The PEGA resin, a beaded polyethylene glycol dimethylacrylamide copolymer, was evaluated as an affinity support for the purification of carbohydrate-binding macromolecules, namely, the cation-independent mannosyl phosphate receptor (CI-MPR) and a polyclonal antibody directed against a Streptococcus Group A oligosaccharide. Two polyethylene glycol (PEG) derivatives, a di-acryloylated PEG 1900 derivative or a longer di-acryloylated PEG 4000 derivative, were used as cross-linkers. The longer cross-linker was synthesized in four steps from polyethylene glycol 4000. The mannosyl 6-phosphate (M6P)-containing immunoaffinity columns were prepared through the inverse suspension radical copolymerization of the corresponding allyl glycoside with acrylamide and the PEG cross-linker.
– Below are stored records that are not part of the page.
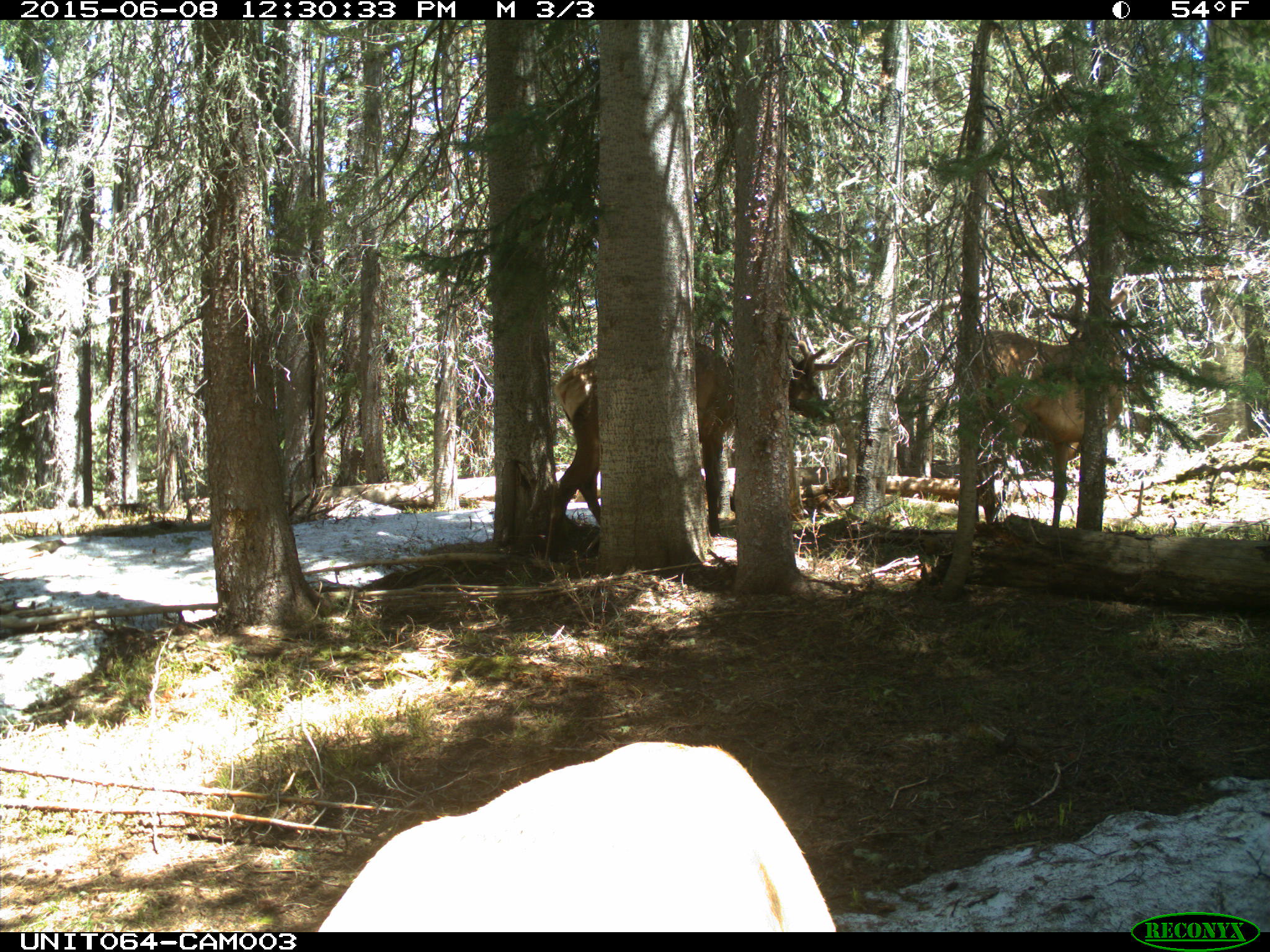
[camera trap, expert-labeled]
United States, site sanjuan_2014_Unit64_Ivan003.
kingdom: Animalia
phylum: Chordata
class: Mammalia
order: Artiodactyla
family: Cervidae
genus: Cervus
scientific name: Cervus elaphus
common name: red deer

The resin with the shorter cross-linker (PEG 1900 derivative) had a 6.3% molar cross-linking while that with the longer cross-linker (PEG 4000 derivative) had a 3.8% molar cross-linking. For the Streptococcus Group A trisaccharide-containing immunoaffinity columns, three PEGA affinity supports bearing free amino groups were prepared and subsequently substituted with a trisaccharide activated as its squarate adduct. While one resin contained the shorter cross-linker PEG 1900 and had a 3% molar cross-linking, the other two resins contained the longer cross-linker PEG 4000 with a molar cross-linking of 5% and 3%, respectively. In affinity chromatographic studies, the M6P-containing columns were ineffective in retaining the cation-independent mannosyl phosphate receptor (CI-MPR, ~ 215kDa), whereas antibody (~ 150kDa) retention was observed with two of the three Streptococcus Group A trisaccharide-containing immunoaffinity columns. Key words: PEGA resins, immunoaffinity supports, carbohydrate ligands, antibody purification.